Educação Especial deve ser a aliada na pesquisa e no desenvolvimento de novas formas de se ensinar, adequadas à heterogeneidade dos alunos e compatíveis com os ideais democráticos, na função de orientação, supervisão e acompanhamento das condições educacionais apropriadas num interjogo entre o real e o necessário.
Em escolas eficazes para todos, o ambiente de colaboração trabalha baseado no enriquecimento dos intercâmbios intelectuais e culturais. Para que o educador trabalhe neste ambiente ideal faz-se necessário apoio emocional e estímulos profissionais através da valorização docente e da capacitação contínua. Também, função da Educação Especial.
Há bem pouco tempo, a Educação Especial trabalhava somente com o que concernia aos grupos excluídos em função de suas deficiências, programando atividades somente para os educadores que possuíam crianças “especiais” e não toda a escola, ou toda a rede. Bastava que apenas o professor desses alunos obtivesse o conhecimento sobre elas.
O professor que possuía somente alunos “normais” não adquiria o conhecimento importante e necessário, evidenciando muitas vezes, sua desmotivação e sua desvalorização acerca dos alunos da educação especial.
No processo de redefinição da educação especial, a reformulação das habilidades dos profissionais que se especializaram em ‘Educação Especial’ possibilita enxergarmos os profissionais que lidam com as pessoas com necessidades especiais da mesma forma que seus alunos são sempre vistos: como meros objetos a serem padronizados.
Para que esse processo se solidifique, duas dimensões devem estar presentes e unificadas: comunidade escolar e campo de atuação.Dessa forma, a educação se especializará para todos na medida em que removermos as barreiras políticas, sociais e econômicas referentes aos grupos excluídos.
Não é suficiente capacitar e reciclar somente educadores “responsáveis" pela criança especial. Por comunidade escolar queremos dizer a direção, educadores, funcionários de apoio (merendeiras, bibliotecárias), responsáveis e não-responsáveis de alunos (amigos da escola). Por campo de atuação, referimo-nos à educação especial no sentido tradicional e estrito do termo, com seu grupo técnico. Estas duas dimensões, ao estarem unificadas, viabilizarão a exclusão.

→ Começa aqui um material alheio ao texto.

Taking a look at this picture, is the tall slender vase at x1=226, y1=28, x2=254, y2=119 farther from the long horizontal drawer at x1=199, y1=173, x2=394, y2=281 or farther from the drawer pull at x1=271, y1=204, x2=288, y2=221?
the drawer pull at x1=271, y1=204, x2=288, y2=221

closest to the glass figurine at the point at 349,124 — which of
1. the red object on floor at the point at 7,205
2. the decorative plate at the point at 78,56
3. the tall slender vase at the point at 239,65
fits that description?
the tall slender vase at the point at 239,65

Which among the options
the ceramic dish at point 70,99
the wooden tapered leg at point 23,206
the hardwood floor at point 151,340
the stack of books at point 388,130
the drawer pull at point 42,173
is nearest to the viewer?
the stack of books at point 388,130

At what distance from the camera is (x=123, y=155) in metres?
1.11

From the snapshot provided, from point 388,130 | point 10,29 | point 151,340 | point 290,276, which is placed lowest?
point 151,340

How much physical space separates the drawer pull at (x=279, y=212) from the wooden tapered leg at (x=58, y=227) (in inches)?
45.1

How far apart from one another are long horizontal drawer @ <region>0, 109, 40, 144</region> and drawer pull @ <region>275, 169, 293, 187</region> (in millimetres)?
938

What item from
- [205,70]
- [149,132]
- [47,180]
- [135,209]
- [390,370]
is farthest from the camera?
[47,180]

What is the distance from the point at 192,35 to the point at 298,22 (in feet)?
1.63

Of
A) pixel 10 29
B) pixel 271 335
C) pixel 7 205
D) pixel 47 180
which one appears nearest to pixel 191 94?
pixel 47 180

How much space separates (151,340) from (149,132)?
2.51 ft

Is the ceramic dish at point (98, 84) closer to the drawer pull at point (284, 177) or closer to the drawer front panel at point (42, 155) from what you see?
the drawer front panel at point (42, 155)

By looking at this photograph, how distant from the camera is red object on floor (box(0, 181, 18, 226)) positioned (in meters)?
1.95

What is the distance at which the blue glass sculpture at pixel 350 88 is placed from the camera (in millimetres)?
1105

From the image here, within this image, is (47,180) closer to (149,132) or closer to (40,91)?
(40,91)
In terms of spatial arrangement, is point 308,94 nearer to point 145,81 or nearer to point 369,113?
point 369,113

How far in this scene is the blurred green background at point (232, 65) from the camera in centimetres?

Ao reconceituar a educação especial, extinguindo seu caráter paralelo à educação regular, idealizando “Educação para Todos”, estamos buscando alcançar a diversidade humana. Diversidade de cor da pele, de crenças religiosas, de sexos, de maneiras de aprender... que a sociedade finge incluir, mas na verdade fica tudo no papel. Na realidade desejamos desmistificar o sistema educacional finalizado num padrão, favorecendo a remoção de barreiras para a aprendizagem e participação de todo e qualquer indivíduo.
“Ter um filho especial implica mudar radicalmente o nosso ponto de vista sobre o mundo, reavaliar os valores. Aceitar uma criança com limitações e confiar em sua recuperação exige esforço e consiste em um grande avanço, mesmo para os pais. Pais de crianças diferentes não convivem apenas com renúncia, abnegação e sofrimento. Um filho diferente exige, sim, muita dedicação. Exige amor, fé e paciência para ensiná-lo a tornar-se dono do próprio futuro.”
Rejeitar a matrícula de uma criança especial é crime sujeito a pena de prisão.